> _WORK INSTRUCTION_: Where "answers" occurs in a line of the entries below, copy that line.

> _GIVEN RECORDS_:
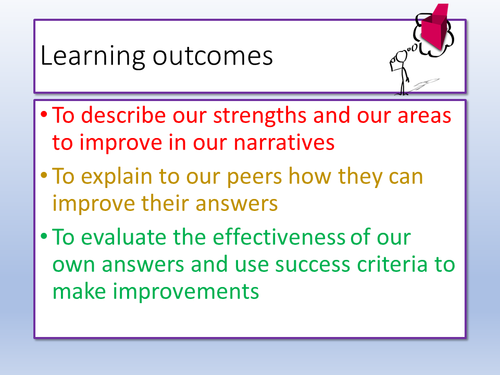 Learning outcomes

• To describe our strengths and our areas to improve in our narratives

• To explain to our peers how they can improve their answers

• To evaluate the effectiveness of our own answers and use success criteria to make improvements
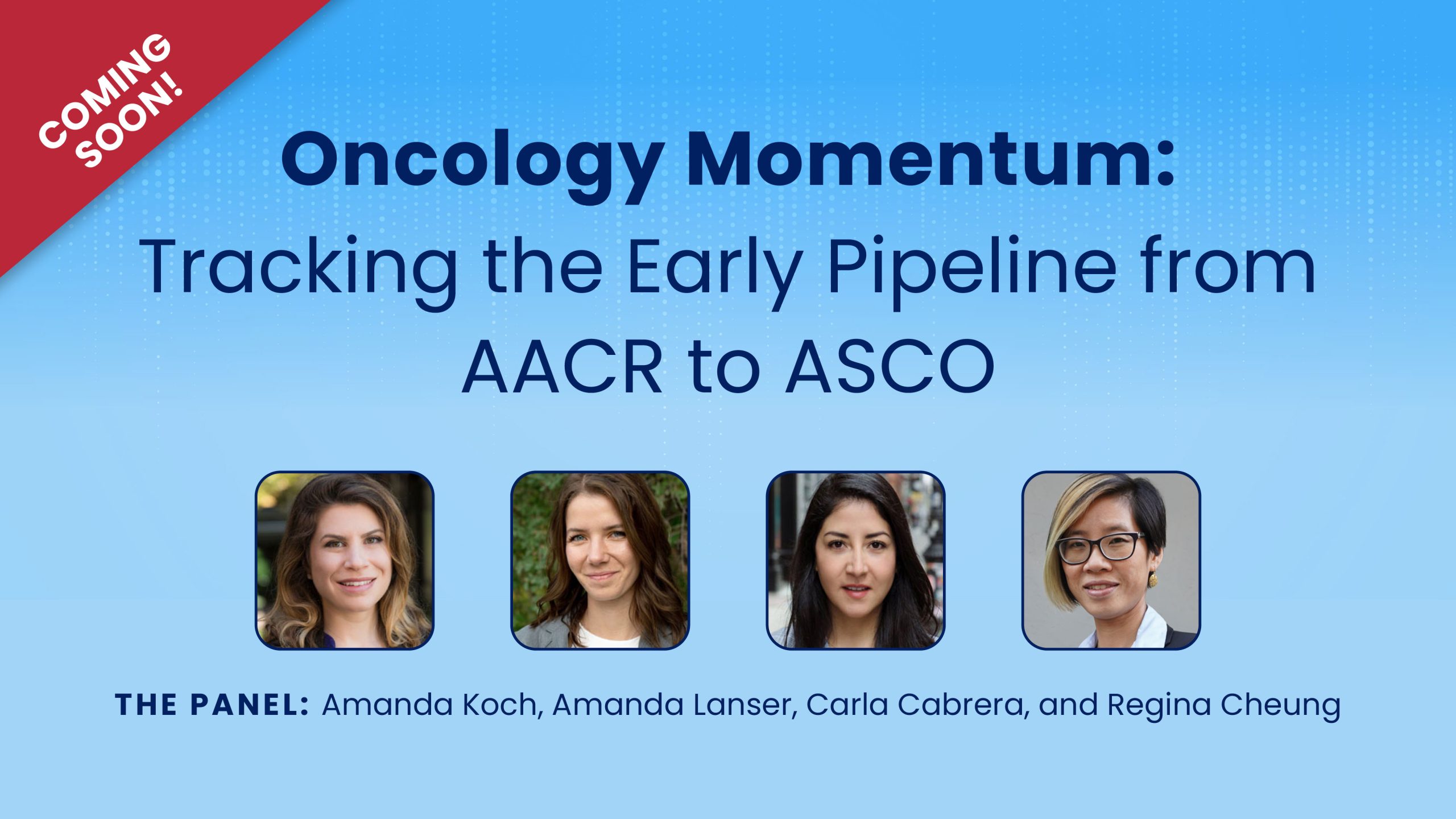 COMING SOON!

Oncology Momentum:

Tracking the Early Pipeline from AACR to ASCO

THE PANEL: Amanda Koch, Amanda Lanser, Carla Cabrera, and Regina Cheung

* * *

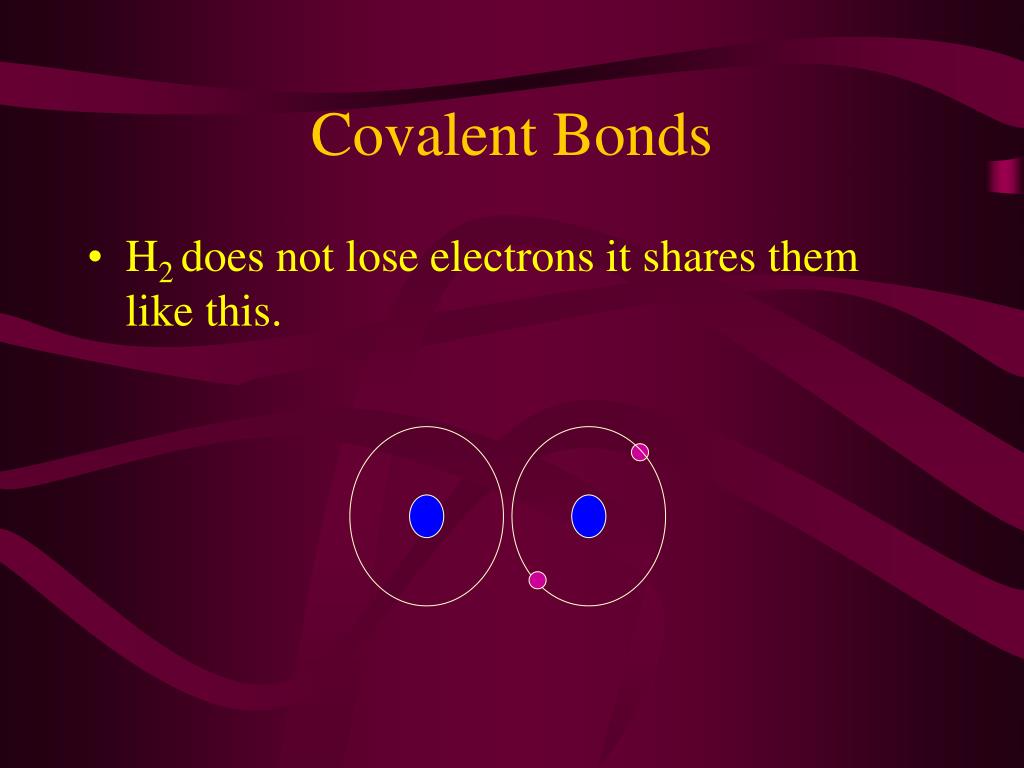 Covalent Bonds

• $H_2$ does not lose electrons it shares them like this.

==

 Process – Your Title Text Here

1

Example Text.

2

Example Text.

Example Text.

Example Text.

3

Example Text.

> _RESPONSE BELOW_:
• To explain to our peers how they can improve their answers
• To evaluate the effectiveness of our own answers and use success criteria to make improvements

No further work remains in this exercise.